Epigenetics: The Ultimate Mystery of Inheritance

  • Richard C. Francis
W. W. Norton: 2011. 224 pp. £19.99, $25.95 9780393070057 | ISBN: 978-0-3930-7005-7

As an identical twin, I have always been fascinated by what determines who we are. Nature's clones are never truly identical, so what explains the differences between my brother and myself? How much of our identity is inherited; how much acquired by interacting with the environment? The field of epigenetics, standing at the interface between our environment and our genes, is beginning to offer answers.

Epigenetics explores how genetically identical entities, whether cells or whole organisms, display different characteristics, and how these are inherited. The past century witnessed amazing advances in our understanding of genetics, but secrets remain hidden within the genome. Epigenetics research is now blossoming, offering a potential panacea for these post-genome blues.

Inherited and environmental factors can switch genes on and off to give each of us, including monozygotic twins, a unique identity. Credit: PHOTOLIBRARY

Two timely books open up this emergent field: Epigenetics by Richard Francis and The Epigenetics Revolution by Nessa Carey offer very different takes. Francis's thoughtful and succinct book focuses on the narrative and the excitement of discovery, rather than on the nitty-gritty details at the molecular level. His personal tour includes anecdotes from his travels around the world and allusions to popular culture.

The Epigenetics Revolution: How Modern Biology is Rewriting Our Understanding of Genetics, Disease and Inheritance

  • Nessa Carey
Icon Books: 2011. 320 pp. £17.99 9781848312920 | ISBN: 978-1-8483-1292-0

Carey's book is more DNA-centric, focusing on epigenetic mechanisms and the chemistry of chromatin, which defines how DNA is packaged around proteins in the nucleus. Her book combines an easy style with a textbook's thoroughness.

Conveying epigenetics to a broad readership presents challenges.
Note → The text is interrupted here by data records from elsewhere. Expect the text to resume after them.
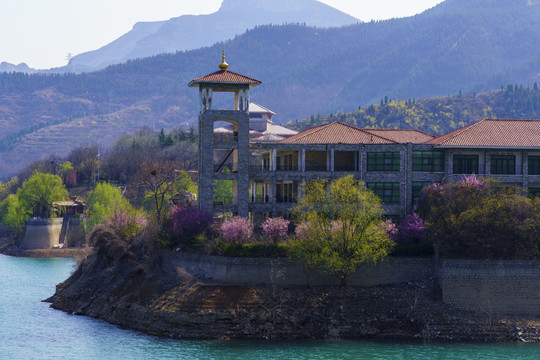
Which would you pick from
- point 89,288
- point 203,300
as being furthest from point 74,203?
point 203,300

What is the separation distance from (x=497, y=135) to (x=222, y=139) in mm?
22941

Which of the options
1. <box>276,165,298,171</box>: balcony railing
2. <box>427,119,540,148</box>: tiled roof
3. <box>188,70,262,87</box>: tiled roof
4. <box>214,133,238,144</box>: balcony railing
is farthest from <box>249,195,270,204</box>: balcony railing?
<box>427,119,540,148</box>: tiled roof

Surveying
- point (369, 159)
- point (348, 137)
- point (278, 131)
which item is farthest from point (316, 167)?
point (278, 131)

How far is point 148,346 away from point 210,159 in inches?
793

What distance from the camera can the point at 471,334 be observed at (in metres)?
57.0

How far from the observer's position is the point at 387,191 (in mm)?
72500

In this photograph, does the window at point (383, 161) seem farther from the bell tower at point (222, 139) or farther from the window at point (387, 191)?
the bell tower at point (222, 139)

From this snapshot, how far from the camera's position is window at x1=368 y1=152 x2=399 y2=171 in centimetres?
7231

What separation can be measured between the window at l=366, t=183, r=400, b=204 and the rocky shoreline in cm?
1206

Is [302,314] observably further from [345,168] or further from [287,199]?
[345,168]

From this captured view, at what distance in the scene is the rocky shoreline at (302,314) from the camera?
5697cm

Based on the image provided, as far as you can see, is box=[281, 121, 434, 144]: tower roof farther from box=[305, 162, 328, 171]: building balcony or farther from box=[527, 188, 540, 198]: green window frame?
box=[527, 188, 540, 198]: green window frame

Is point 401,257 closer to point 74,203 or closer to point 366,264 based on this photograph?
point 366,264

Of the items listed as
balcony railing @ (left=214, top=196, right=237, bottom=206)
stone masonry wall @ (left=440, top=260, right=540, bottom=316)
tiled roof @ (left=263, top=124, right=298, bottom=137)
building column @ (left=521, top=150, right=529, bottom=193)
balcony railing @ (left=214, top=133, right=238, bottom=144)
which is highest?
tiled roof @ (left=263, top=124, right=298, bottom=137)
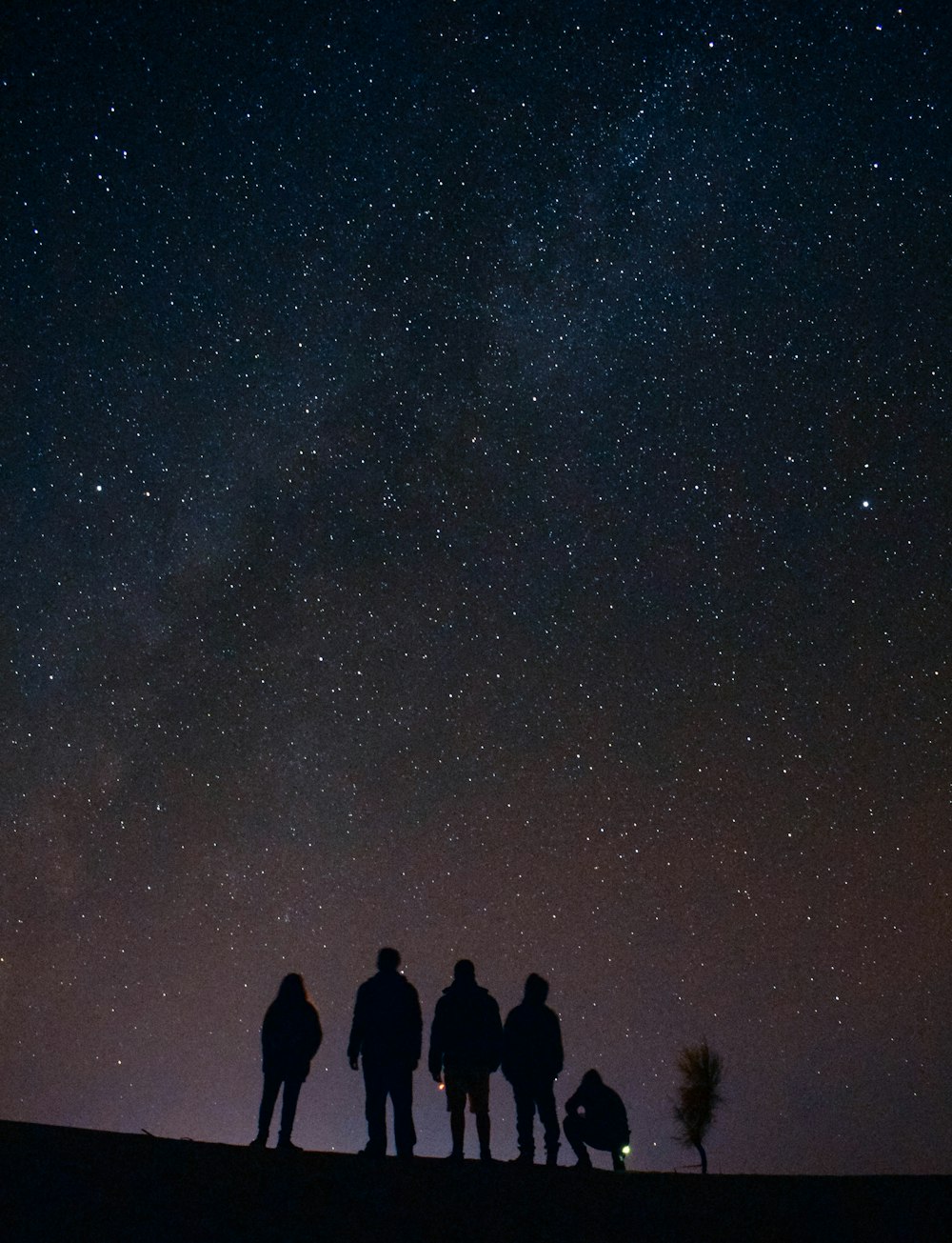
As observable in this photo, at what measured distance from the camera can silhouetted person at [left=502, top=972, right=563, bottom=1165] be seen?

The field is in flux and the concepts are abstract and technically demanding. Researchers struggle to come up with a unanimously accepted definition of the term epigenetics. And there is confusion in the literature between epigenetic phenomena and epigenetic mechanisms. The first describes the transmission of heritable characteristics, thereby resembling genetics; the second focuses on how genes are regulated, and is more aligned with molecular biology. Francis is interested in the modes of inheritance and how these are affected by environmental events. Carey refers more to the mechanistic events that change how genes are switched on and off without altering the genes themselves.

What makes the field so exciting is that we have new tools to address old questions.

Epigenetics, for Francis, is a form of cellular control over gene activity. He presents the cell as a theatrical production, noting that the standard view — with genes as directors, proteins as actors and other biochemicals as stagehands — needs to be reassessed. As an alternative to the 'executive gene' idea, in which the genome is in control, he urges readers to think about the 'executive cell'. Francis relegates genes to members of the cast, and insists that they are regulated by, not regulators of, cellular states.

A seasoned science writer, Francis is at his best when describing abstract concepts in a historical context. A chapter on developmental biology reminds us that the idea that form emerges gradually during development (known as epigenesis) arose in response to an earlier concept, which held that form is predetermined from the beginning (preformationism). Francis cautions us not to fall into the trap of using the 'genetic blueprint' or 'genetic program' metaphors, which he sees as contemporary preformationism or genomic determinism. He ends with an interesting concept — the 'Janus gene' — which has both the outward causal aspect of gene function and an inward aspect that is responsive to external cues.

Carey's book is full of illustrations and entertaining metaphors. She describes the nucleosome as DNA wrapped around “eight ping-pong balls ... like a long liquorice whip around marshmallows”, and sees DNA as a film script, with plenty of room for interpretation and retakes. Carey's experience of the biotechnology industry shows in her concluding remarks on the pros and cons of our growing understanding of epigenetics for drug discovery, and on understanding the impact of diet and environment on disease.

These two bold attempts to bring epigenetics to a wide audience are at the vanguard: more books will follow as the field matures. But future authors should avoid using the words 'mystery' and 'revolution' in their titles. What makes the field so exciting is that we have new tools to address old questions. Unravelling life's mysteries? That's not revolution, it is why we become scientists in the first place. My twin brother and I are both professors studying genetics — I still wonder whether that choice was determined by genetics or the environment.